И с детских лет известно нам,

Что мыслям быть должно просторно,

А тесно быть должно словам, —

Но мыслям это неизвестно,

И потому-то с давних пор

Они родятся там, где тесно.

Хотя вокруг — такой простор!

* * *

Хотел я поехать в Одессу.

Пришел на одесский вокзал.

Кассир посмотрел с интересом

И мне деликатно сказал:

«Я вас бы отправил экспрессом

В Житомир, Москву, Ленинград.

Но все поезда до Одессы

У нас не идут, а стоят».

* * *

Наконец-то! Наконец произошло!

Время замерло, от счастья онемев:

Постоянство постояло и пошло,

Переменчивость дождалась перемен.

Но минута за минутою текла,

И мгновенья умирали на лету,

И так крепко переменчивость спала,

Что казалось — постоянство на посту.

ПОТОМКИ ПРЕДКОВ

У одних потомков были предки, у которых обе руки были правые. Поэтому каждый предок работал за двоих потомков.

Много они наработали, постепенно в потомков перешли, а когда перешли, почувствовали некоторую усталость. И подумали: а нельзя ли так приспособиться, чтоб одной рукой работать, а другой отдыхать?

И тогда они устроили леворуцию. С тем, чтоб левой рукой отдыхать, а от правой получать по способностям и соответственно ей воздавать по заслугам.

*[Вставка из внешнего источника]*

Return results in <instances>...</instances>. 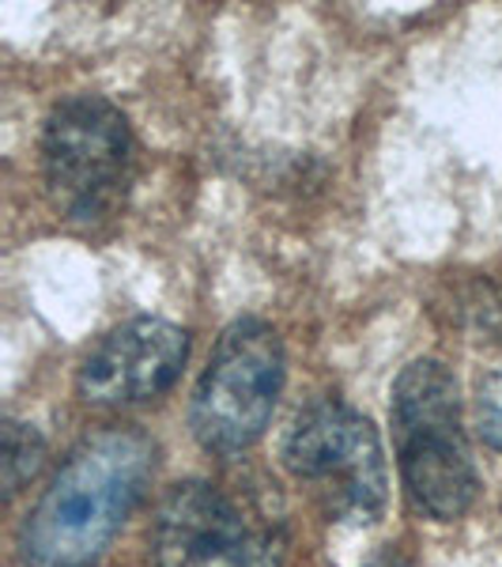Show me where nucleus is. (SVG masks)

Но хотелось больше получать по заслугам, поэтому некоторые продолжали работать так, словно у них обе руки правые. То есть по-старому, как работали предки.

Это было неправильно. Не может один человек столько получать по заслугам. Поэтому у них отбирали заслуженное и отдавали тем, кто не имеет никаких заслуг.

Это называлось: социальная справедливость.

И многие стали работать так, словно у них обе руки левые. Одни — чтоб показать свою леворуционность, другие — чтоб получать не по заслугам, а по социальной справедливости, поскольку по ней больше платят.

Врачи вместо язвы желудка ставили диагноз сердечной недостаточности. Больной умирал от язвы, а его хоронили от недостаточности. Он умирал от недостаточности, а его хоронили от непроходимости. Диагноз гонялся за болезнью по всем больным, но не мог ее догнать, и больных все время хоронили не от того, да как хоронили! Тоже так, будто у них обе руки левые.

Следователи хватали преступника обеими руками, но руки были левые, поэтому хватали не тех людей. Честные люди первыми попадали под следствие — не потому, что следствие предпочитало честных, а потому, что их легче было поймать. И, конечно, если ловить левыми руками, приходилось ловить легкое, а не трудное.